_SHORT EXERCISE A_.
Reproduce part of the water shut-off article exactly, starting at the words "Leo A. Giangiacomo,*" and stopping after the words "to this reservoir.".
— Begin PROVIDED PASSAGE —
May 2001
Special Report

Designing a water shut-off treatment for fractured, multi-layered sandstone

Thorough research and design increased the probability that a gel-polymer water shut-off treatment of a Tensleep producer at Teapot Dome would be successful.


May 2001 Supplement 
Case Study 

PTD

Designing a water shut-off treatment for fractured, multi-layered sandstone

Leo A. Giangiacomo,* P.E., Extreme Petroleum Technology, Inc., Casper, Wyoming
* leog@coffey.com

Bottom line. Thorough research and design increased the probability that a gel-polymer water shut-off treatment of a Tensleep producer at Teapot Dome would be successful. The treatment did not go as planned, even with real-time modifications to the treating procedure, based on Hall plot data. It did significantly reduce water production and operating expenses, but oil production was not increased. Additional treatments and thorough post-treatment analysis will help develop a set of experience-based guidelines tailored more specifically to this reservoir.

The problem: Water channeling. The Tensleep reservoir at Teapot Dome is a naturally fractured, multi-layered sandstone with interbedded 3olomites. Net thickness varies from 10 to 100 ft. Porosity can range to 20%. The matrix rock has oil saturations up to 61% and is thought to be oil-wet. Water channels through the natural fracture system from the underlying Madison aquifer, limiting matrix oil production.
— End PROVIDED PASSAGE —
_SHORT EXERCISE B_.
Show every line of the records that contains the string "resolution", where case counts.
— Begin RECORDS PROVIDED —
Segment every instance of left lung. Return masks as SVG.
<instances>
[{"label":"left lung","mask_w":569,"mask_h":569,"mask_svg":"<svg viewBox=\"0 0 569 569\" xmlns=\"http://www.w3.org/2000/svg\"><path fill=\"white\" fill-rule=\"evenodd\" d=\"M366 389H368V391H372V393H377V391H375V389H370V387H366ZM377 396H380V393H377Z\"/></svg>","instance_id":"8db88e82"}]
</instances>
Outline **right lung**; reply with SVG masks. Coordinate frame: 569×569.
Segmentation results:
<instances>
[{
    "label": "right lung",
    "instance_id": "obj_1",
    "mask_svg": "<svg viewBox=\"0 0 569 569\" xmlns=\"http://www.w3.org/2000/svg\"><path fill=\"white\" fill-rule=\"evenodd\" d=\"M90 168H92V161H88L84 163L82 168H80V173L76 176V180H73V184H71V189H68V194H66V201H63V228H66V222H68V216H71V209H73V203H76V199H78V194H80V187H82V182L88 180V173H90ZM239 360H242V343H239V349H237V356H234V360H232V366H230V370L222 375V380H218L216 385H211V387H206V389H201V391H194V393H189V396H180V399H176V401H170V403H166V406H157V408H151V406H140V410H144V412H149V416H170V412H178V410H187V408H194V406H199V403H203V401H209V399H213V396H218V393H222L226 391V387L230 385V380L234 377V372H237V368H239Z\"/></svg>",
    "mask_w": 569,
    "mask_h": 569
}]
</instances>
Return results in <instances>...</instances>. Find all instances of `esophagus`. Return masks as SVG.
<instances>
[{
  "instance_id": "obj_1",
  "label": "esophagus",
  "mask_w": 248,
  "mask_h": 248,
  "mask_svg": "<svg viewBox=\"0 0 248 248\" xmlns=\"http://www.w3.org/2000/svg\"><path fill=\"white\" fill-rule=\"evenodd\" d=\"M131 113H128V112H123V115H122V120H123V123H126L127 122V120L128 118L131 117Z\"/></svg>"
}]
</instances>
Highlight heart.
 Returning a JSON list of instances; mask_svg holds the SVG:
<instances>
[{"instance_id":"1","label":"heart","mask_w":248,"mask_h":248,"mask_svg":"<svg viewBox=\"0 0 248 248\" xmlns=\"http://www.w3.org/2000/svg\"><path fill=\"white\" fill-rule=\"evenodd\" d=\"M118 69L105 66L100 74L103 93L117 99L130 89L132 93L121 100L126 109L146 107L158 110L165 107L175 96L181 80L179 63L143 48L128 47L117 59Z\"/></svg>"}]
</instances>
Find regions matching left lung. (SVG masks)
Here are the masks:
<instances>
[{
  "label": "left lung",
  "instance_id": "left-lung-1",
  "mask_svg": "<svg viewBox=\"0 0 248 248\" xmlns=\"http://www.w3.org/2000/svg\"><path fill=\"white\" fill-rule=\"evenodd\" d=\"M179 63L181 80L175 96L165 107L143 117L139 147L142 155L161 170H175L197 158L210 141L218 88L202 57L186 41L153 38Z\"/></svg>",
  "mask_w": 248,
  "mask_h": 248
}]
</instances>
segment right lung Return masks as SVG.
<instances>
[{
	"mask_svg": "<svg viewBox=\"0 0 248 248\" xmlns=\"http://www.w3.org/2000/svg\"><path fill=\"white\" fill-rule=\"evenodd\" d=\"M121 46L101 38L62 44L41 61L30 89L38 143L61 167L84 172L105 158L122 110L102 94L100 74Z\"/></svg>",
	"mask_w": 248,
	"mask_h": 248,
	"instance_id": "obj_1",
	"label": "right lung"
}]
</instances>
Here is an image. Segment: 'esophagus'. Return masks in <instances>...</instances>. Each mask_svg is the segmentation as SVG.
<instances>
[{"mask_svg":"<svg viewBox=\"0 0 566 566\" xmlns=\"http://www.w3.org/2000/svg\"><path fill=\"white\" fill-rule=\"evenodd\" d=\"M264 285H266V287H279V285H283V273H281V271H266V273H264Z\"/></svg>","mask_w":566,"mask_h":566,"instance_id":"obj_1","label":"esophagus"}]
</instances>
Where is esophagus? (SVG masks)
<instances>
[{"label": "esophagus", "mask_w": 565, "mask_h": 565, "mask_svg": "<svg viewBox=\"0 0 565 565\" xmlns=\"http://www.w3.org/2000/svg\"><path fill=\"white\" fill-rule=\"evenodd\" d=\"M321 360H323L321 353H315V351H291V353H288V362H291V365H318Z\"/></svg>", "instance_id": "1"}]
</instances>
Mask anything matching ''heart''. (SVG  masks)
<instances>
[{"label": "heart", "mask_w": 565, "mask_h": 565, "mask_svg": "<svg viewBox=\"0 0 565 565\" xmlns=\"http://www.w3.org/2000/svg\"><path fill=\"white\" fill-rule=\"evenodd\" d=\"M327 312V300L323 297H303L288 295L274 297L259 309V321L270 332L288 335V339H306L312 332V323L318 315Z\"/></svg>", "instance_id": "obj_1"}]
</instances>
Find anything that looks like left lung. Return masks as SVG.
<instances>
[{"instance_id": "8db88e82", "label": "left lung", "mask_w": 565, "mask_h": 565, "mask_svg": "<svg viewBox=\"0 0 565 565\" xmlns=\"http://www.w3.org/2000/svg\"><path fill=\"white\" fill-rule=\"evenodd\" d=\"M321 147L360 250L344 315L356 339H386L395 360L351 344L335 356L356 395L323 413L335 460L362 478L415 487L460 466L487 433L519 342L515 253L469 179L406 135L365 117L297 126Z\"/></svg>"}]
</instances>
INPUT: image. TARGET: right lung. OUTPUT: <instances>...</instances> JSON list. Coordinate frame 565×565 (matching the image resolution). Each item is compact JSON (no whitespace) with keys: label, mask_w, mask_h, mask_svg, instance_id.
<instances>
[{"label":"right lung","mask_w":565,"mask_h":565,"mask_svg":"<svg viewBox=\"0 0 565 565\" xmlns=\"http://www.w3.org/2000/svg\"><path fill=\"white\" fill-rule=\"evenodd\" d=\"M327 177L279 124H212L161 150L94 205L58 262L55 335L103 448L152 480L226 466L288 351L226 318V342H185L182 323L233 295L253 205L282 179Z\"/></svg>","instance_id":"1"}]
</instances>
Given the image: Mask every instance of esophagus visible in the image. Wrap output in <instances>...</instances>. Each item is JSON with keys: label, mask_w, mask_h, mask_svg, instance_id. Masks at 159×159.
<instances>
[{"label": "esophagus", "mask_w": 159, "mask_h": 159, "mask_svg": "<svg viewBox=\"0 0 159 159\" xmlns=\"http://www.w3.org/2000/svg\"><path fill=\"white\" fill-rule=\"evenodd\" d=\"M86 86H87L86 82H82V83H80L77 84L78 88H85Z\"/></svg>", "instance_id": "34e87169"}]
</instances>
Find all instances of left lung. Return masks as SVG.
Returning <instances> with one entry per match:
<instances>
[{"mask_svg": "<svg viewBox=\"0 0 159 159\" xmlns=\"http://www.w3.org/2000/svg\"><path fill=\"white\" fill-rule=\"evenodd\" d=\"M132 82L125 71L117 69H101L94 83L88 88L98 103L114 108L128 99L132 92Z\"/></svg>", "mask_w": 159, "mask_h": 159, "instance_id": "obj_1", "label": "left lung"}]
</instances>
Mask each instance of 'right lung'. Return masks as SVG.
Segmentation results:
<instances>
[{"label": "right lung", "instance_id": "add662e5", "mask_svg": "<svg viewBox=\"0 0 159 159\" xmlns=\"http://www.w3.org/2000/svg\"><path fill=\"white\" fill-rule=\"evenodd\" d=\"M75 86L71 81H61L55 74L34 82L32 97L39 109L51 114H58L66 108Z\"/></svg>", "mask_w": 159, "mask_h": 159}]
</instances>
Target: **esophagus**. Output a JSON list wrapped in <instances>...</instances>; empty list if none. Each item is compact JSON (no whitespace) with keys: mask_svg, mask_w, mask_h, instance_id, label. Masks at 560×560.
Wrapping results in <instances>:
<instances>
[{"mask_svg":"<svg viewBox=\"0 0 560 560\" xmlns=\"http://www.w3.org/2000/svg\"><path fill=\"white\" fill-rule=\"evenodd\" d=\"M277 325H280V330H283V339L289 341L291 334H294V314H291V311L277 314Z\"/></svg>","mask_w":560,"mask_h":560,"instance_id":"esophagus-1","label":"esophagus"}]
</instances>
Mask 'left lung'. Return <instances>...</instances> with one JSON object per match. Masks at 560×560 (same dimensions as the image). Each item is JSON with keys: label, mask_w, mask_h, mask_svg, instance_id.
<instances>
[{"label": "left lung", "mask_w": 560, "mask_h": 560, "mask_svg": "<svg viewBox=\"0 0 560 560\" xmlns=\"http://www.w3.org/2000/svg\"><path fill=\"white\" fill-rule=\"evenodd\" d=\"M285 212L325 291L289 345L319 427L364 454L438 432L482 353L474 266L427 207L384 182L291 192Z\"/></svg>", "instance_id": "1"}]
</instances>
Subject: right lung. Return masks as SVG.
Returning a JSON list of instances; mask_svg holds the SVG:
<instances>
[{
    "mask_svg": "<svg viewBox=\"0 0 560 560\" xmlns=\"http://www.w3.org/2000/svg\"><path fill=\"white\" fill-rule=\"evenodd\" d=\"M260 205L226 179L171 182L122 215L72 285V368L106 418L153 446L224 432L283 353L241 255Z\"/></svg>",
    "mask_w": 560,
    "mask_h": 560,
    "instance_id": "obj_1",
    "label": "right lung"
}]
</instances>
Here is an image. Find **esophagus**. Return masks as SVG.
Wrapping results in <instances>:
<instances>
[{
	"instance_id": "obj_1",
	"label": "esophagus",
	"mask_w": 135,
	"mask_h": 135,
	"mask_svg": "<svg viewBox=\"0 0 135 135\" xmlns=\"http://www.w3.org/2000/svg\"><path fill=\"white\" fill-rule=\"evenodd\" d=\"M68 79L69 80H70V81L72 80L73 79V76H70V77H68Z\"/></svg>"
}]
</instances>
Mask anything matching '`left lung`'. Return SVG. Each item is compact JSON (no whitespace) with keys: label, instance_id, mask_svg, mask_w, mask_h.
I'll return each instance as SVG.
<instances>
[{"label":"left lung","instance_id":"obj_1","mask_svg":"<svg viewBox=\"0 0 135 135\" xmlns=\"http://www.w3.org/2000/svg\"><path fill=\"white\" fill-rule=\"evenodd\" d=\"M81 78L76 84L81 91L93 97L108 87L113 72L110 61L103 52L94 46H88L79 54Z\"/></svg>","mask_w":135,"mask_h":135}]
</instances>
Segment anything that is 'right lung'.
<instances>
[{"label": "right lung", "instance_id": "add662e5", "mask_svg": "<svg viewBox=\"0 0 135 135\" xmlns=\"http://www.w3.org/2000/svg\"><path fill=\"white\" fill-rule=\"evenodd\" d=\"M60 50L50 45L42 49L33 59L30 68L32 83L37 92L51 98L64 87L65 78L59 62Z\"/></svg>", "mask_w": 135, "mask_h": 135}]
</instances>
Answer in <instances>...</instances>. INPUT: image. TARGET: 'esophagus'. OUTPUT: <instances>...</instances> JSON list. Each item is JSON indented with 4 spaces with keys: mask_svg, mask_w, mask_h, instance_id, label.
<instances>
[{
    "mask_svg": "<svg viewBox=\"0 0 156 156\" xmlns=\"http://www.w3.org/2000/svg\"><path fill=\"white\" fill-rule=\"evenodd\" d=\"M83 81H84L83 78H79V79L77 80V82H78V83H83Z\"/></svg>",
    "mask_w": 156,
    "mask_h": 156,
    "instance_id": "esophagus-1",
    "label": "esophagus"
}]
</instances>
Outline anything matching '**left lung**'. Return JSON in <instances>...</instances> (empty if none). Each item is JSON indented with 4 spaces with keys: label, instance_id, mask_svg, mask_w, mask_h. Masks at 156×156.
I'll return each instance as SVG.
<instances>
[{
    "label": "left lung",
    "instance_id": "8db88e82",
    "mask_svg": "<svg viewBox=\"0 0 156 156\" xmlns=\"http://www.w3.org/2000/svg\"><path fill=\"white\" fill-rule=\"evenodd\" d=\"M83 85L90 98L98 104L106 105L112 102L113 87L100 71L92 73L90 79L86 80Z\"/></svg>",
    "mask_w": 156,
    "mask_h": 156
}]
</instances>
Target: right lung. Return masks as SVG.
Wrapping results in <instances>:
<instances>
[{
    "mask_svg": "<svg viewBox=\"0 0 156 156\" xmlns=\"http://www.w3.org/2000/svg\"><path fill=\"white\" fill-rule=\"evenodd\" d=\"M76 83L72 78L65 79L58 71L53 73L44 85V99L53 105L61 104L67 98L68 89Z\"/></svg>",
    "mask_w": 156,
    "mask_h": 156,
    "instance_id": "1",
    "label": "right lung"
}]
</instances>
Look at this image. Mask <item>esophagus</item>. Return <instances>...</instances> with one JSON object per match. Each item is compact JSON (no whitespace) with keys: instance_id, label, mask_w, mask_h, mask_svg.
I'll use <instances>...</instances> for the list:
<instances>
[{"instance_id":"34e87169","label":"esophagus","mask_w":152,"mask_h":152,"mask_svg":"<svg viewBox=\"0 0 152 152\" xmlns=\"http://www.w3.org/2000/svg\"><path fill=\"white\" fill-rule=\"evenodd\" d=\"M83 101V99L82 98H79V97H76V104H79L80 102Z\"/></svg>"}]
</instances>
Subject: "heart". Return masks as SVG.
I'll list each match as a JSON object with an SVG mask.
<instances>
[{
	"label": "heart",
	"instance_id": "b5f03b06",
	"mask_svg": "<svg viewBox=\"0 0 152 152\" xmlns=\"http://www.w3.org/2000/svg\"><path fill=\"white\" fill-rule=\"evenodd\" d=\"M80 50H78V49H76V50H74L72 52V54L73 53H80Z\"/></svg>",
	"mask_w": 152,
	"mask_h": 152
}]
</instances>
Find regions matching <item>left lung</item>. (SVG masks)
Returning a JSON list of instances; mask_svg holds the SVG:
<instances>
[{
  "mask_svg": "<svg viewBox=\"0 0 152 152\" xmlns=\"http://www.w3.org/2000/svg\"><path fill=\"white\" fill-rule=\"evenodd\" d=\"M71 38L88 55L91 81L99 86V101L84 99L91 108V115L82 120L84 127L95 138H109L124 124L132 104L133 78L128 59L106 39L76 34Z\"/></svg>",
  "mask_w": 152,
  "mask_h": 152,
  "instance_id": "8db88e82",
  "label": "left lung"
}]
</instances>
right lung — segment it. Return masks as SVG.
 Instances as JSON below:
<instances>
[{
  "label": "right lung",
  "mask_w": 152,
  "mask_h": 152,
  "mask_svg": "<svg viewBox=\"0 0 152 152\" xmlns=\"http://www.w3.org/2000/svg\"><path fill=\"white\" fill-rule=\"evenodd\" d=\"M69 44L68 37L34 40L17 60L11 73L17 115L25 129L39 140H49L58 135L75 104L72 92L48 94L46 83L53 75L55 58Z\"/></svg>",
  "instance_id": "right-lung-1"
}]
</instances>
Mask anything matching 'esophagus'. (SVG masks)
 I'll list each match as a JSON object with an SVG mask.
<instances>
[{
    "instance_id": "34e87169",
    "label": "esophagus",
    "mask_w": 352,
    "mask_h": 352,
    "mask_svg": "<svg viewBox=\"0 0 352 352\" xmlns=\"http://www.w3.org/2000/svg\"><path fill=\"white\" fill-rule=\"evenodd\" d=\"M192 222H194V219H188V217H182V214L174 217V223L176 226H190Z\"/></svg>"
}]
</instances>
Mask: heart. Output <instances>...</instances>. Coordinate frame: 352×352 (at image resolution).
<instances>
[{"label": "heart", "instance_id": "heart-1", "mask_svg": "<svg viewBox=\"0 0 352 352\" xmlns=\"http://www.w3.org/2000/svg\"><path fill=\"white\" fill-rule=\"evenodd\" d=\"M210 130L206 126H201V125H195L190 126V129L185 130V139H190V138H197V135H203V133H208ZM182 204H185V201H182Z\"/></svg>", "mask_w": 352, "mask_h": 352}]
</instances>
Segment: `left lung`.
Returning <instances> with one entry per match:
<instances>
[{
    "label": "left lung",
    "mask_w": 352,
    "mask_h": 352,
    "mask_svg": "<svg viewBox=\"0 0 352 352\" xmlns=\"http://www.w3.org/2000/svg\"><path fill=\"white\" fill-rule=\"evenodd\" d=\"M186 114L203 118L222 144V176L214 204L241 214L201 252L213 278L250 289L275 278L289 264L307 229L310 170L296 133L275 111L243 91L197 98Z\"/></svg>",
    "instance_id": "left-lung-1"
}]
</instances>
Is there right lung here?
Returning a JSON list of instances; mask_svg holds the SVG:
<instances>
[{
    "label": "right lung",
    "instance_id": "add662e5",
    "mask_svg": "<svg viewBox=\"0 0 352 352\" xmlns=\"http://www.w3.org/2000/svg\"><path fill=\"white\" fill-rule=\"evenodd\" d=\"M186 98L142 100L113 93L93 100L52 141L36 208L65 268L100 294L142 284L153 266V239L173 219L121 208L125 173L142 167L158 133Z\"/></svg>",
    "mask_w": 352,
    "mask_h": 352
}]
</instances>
— End RECORDS PROVIDED —
_WRITTEN ANSWER A_.
Leo A. Giangiacomo,* P.E., Extreme Petroleum Technology, Inc., Casper, Wyoming
* leog@coffey.com

Bottom line. Thorough research and design increased the probability that a gel-polymer water shut-off treatment of a Tensleep producer at Teapot Dome would be successful. The treatment did not go as planned, even with real-time modifications to the treating procedure, based on Hall plot data. It did significantly reduce water production and operating expenses, but oil production was not increased. Additional treatments and thorough post-treatment analysis will help develop a set of experience-based guidelines tailored more specifically to this reservoir.

_WRITTEN ANSWER B_.
INPUT: image. TARGET: right lung. OUTPUT: <instances>...</instances> JSON list. Coordinate frame 565×565 (matching the image resolution). Each item is compact JSON (no whitespace) with keys: label, mask_w, mask_h, mask_svg, instance_id.
Mask: heart. Output <instances>...</instances>. Coordinate frame: 352×352 (at image resolution).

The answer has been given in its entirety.